There is also a new Iowa Law Journals page. Do not be intimidated by the title. Articles of interest to genealogists are available. For example, Race Discrimination in Naturalization, The Interests of Survivor in Real Property of Deceased Husband and Wife in Iowa, and The History of Dower in Iowa, all appear in the linked law journals. Some articles, like that on race discrimination, are of national interest and even useful to those without Iowa ancestors.

There are over 180 years of law accessible through the Historic Iowa Statutory Law page. Why not give it a spin?

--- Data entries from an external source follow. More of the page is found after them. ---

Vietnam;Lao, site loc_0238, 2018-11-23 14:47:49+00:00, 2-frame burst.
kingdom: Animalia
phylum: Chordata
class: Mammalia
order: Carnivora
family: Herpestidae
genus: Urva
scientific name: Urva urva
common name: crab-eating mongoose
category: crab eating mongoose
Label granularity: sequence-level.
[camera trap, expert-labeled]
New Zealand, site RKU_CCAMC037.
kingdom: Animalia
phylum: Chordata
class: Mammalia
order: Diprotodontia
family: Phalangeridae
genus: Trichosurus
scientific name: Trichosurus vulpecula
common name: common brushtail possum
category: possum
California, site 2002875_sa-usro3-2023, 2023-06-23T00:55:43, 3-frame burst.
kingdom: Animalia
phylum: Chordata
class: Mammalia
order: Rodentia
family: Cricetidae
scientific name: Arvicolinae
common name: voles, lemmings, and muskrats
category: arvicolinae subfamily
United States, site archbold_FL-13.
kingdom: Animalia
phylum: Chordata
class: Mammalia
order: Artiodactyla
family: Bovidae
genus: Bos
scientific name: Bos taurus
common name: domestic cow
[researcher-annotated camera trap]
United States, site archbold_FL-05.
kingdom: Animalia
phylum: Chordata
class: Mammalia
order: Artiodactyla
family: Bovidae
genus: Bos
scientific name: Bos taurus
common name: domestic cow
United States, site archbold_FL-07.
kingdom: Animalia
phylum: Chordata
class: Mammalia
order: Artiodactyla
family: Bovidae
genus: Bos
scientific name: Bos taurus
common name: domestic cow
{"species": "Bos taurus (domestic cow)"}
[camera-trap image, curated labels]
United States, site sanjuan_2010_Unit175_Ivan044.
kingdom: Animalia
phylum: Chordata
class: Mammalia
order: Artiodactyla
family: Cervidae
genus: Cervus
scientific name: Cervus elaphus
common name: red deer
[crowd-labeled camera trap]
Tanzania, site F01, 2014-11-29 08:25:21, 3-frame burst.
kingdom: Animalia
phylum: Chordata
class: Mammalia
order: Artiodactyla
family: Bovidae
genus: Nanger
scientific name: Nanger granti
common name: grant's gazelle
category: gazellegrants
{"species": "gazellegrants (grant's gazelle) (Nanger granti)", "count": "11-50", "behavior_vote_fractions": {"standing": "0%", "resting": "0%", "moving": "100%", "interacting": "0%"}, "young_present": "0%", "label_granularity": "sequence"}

[1] For military service, death, and orphanage notes: Military Records Index, “Index of Military Records of Jefferson County, Iowa,” data compilation, FamilySearch.org (https://www.familysearch.org/ark:/61903/3:1:3Q9M-C3HV-B9HC-P?i=2434&cat=574829 : accessed 9 November 2021), FHL film 1684359, Item 5, DGS 8640460, image 2345 of 2460; entry for John L. Cunningham, Co. H, 30th Iowa Vol. Inf. Reg., died of disease, 15 August 1862, St. Louis, Mo. For orphanage they cite: “Soldiers Orphans Home Records,” Hawkeye Heritage (January 1969), orphans of John L. Cunningham Co. H, 30 Inf. (Iowa) sent from Jeff. Co., W. Scott Cunningham, 13, John B. Cunningham, 10, and Mary E. Cunningham, 8. For widow’s maiden name and marriage information: John L. Cunningham and Sarah Foote marriage record, (unnumbered) 1843, Bedford County, Pennsylvania, in Sarah Cunningham, widow’s pension file, application no. 21585, certificate no. 39293; service of John L. Cunningham (Pvt., Co. H, 30th IA Vol. Inf. Regt., Civil War); Case Files of Approved Pension Applications … , 1861–1934; Civil War and Later Pension Files; Record Group 15; Records of the Department of Veterans Affairs; National Archives, Washington, D.C. Pension file documents support the military service and death.